The Latur police administration of Maharashtra has also requested the people to come forward with any information relevant to the issue.
—; NTA Postpones Exam: 22 Lakh Students in Limbo

The cancellation of the NEET-UG 2026 exam, the key entry point for undergraduate medical education in India, is not a standard administrative decision. “It is a momentous and unpleasant choice for more than 22 lakh students who prepared for months and in many cases years for this one examination.

The NTA noted in its official statement that it had forwarded issues to central agencies on May 8 itself for independent verification. The agency decided to revoke the examination conducted on May 3 with the agreement of the Central Government, keeping in view the investigative findings given later by the law enforcement agencies and ‘to ensure openness in the system’. The NTA said the updated dates for the re-examination will be notified separately and fresh admission cards would be given.

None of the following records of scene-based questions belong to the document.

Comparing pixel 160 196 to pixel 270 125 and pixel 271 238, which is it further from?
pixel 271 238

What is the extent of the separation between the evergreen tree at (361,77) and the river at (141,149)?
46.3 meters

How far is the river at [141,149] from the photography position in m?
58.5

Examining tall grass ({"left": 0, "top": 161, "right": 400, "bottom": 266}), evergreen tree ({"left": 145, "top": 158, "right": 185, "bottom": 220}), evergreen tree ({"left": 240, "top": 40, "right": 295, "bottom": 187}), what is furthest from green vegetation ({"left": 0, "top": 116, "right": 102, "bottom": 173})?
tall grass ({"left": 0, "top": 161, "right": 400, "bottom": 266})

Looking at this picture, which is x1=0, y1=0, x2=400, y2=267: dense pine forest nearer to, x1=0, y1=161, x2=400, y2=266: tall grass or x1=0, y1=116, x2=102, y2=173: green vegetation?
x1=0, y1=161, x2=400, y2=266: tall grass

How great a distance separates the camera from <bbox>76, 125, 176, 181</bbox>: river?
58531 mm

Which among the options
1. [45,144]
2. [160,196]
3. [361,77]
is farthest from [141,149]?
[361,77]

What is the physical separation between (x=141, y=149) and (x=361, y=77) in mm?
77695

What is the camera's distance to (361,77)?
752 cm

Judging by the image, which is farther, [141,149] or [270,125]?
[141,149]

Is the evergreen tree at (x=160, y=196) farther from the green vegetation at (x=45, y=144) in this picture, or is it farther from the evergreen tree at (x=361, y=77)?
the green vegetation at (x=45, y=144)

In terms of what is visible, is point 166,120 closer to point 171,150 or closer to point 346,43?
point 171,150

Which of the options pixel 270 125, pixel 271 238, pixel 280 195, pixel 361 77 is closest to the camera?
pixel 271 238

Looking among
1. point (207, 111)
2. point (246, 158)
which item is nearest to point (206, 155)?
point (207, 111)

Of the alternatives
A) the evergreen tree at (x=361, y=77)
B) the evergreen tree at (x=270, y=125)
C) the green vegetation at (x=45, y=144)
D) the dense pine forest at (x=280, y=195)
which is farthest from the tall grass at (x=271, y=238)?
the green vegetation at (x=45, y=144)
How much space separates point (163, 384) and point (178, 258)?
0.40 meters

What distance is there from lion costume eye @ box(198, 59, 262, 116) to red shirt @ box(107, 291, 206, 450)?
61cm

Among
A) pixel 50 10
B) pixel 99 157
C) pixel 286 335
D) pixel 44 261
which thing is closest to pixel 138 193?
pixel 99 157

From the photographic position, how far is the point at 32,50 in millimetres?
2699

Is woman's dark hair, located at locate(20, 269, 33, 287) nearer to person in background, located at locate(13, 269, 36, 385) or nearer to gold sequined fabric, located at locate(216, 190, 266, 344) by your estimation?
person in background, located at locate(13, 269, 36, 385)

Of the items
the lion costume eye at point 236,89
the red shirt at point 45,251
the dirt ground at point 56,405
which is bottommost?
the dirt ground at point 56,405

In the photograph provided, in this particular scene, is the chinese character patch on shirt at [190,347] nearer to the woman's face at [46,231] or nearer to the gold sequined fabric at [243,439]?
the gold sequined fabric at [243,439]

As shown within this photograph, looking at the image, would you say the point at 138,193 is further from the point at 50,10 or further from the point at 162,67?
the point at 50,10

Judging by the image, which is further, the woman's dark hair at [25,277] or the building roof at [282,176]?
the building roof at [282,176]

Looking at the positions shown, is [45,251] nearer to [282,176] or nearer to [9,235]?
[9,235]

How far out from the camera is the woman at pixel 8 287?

Crucially, the NTA’s statement did not use the words “paper leak” specifically, instead phrasing the decision in the broader language of “integrity” and “irregularities”. But the intention was obvious. The announcement was terrible for the students who were innocent.

One has to ask: Is the examination system itself failing the most determined students of India or is this a failure of the institutions charged to preserve it?
— ## A pattern that must not be allowed to continue

For those with a memory of recent events, this is not the first time a paper leak controversy has shaken India’s high-stakes examination industry. The issue around the 2024 NEET, which led to rallies throughout the country, Supreme Court proceedings and finally a CBI inquiry, is still vivid in the public memory. The fact that a similar issue has erupted again in 2026, despite years of assurances and improvements, raises major questions as to whether fundamental safeguards have really been put in place.

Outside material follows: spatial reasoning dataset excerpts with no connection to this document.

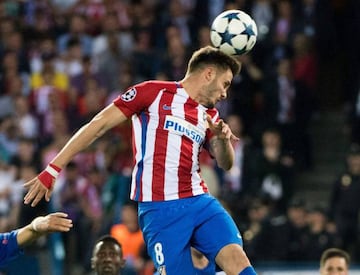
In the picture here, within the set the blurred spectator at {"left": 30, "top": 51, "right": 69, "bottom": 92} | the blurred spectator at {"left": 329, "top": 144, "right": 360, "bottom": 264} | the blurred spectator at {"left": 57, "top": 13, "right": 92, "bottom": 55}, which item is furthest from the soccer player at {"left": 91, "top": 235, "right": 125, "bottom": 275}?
the blurred spectator at {"left": 57, "top": 13, "right": 92, "bottom": 55}

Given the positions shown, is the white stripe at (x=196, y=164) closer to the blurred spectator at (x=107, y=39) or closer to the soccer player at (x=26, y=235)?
the soccer player at (x=26, y=235)

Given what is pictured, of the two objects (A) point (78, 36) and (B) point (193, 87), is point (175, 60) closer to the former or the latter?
(A) point (78, 36)

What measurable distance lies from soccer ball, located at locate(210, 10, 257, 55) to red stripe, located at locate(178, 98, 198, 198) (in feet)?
1.99

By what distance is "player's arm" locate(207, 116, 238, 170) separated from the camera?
881cm

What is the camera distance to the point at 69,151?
28.6 ft

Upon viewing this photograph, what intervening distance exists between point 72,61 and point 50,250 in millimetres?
3698

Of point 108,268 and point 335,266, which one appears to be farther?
point 335,266

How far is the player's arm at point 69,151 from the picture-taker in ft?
28.0

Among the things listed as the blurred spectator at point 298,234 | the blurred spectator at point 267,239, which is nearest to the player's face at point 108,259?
the blurred spectator at point 267,239

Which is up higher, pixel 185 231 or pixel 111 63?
pixel 111 63

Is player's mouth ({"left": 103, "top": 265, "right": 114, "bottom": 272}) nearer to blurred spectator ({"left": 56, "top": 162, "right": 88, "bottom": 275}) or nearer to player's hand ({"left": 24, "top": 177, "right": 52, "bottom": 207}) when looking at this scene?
player's hand ({"left": 24, "top": 177, "right": 52, "bottom": 207})

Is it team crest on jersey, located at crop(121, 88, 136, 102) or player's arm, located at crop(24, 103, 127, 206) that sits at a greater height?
team crest on jersey, located at crop(121, 88, 136, 102)

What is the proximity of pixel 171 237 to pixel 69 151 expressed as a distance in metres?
0.97

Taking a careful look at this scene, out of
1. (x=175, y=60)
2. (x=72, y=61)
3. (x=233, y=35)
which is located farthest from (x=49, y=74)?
(x=233, y=35)
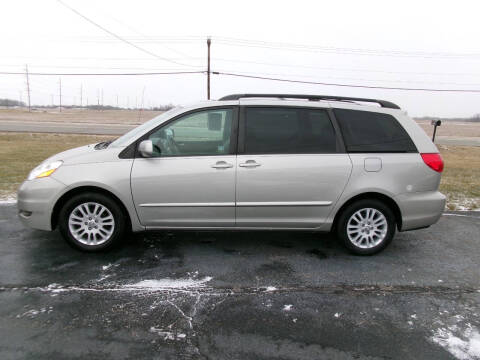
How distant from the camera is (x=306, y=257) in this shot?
13.0 ft

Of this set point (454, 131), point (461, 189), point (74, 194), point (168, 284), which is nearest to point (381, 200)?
point (168, 284)

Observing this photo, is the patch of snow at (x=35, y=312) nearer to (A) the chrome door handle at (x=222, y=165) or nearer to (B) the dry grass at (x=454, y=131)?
(A) the chrome door handle at (x=222, y=165)

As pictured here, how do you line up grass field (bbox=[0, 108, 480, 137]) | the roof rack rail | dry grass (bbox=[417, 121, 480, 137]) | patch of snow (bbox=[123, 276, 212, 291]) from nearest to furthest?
patch of snow (bbox=[123, 276, 212, 291])
the roof rack rail
dry grass (bbox=[417, 121, 480, 137])
grass field (bbox=[0, 108, 480, 137])

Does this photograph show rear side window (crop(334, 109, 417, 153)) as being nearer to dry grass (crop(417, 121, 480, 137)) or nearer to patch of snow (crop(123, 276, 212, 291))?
patch of snow (crop(123, 276, 212, 291))

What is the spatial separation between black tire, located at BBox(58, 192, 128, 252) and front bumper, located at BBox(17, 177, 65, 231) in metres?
0.13

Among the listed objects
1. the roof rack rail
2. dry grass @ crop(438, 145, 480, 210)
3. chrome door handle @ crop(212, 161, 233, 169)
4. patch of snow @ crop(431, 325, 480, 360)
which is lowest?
patch of snow @ crop(431, 325, 480, 360)

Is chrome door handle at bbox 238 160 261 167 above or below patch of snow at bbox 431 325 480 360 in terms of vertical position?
above

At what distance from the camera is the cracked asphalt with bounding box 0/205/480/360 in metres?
2.42

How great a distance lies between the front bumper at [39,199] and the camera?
12.1 ft

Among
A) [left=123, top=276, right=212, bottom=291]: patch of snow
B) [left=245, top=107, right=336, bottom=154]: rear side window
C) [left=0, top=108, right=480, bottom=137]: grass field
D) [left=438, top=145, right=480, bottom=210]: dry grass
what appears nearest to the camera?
[left=123, top=276, right=212, bottom=291]: patch of snow

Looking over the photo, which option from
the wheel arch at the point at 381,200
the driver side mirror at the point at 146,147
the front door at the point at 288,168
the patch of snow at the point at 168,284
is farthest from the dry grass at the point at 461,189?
the driver side mirror at the point at 146,147

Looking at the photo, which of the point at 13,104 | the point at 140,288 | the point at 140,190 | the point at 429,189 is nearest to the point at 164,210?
the point at 140,190

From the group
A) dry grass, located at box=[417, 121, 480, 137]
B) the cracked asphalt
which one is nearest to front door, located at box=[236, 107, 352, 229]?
the cracked asphalt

The involvement of coaching institutes, digital platforms and apparently even medical students in the distribution chain indicates something more systemic than a one-off incident. It points to an environment in which the desire for an unfair advantage is persistent enough to sustain a commercial racket that crosses state lines, operates on encrypted communication and involves dozens of operators across the country.

The recent re-emergence of the Rajasthan Eligibility Examination for Teachers paper leak case, in which the Enforcement Directorate had probed a Sikar coaching institute in 2021, adds one more level of concern about repeat offenders operating in full view.


## Now what?

The CBI, having formally taken over the investigation from the Rajasthan SOG, is expected to register a case shortly and has already begun gathering evidence and records from both the NTA and the SOG. A formal FIR, as of the latest updates, was yet to be registered — though the pace of arrests and custodial productions suggests the agency is moving quickly.

Shubham Khairnar’s production before the special CBI court marks the beginning of what will likely be a lengthy and complex legal process. The agency’s interrogation will centre on identifying the original source of the leak, tracing every intermediary in the chain, and establishing which candidates may have actually benefited from accessing the illicit material — a difficult but critical piece of accountability.

For the 22 lakh students waiting for a new exam date, the situation is deeply unfair. They are the real victims here — students who prepared honestly, who sat the exam with no knowledge of what was circulating in private WhatsApp groups — left to wait yet again because of the greed and moral bankruptcy of a relative few.

The re-examination, when announced, will come with its own anxieties. Students will be asking, reasonably, what guarantees they have that the same thing will not happen again. That is not a question the NTA or the government can afford to answer with vague assurances. It demands concrete action — structural reform, technology-based safeguards, and a prosecution process that actually deters future actors from treating India’s most competitive examinations as a commercial opportunity.

The arrests are a start. The real test, however, is whether the system learns from this — or simply waits for the next scandal.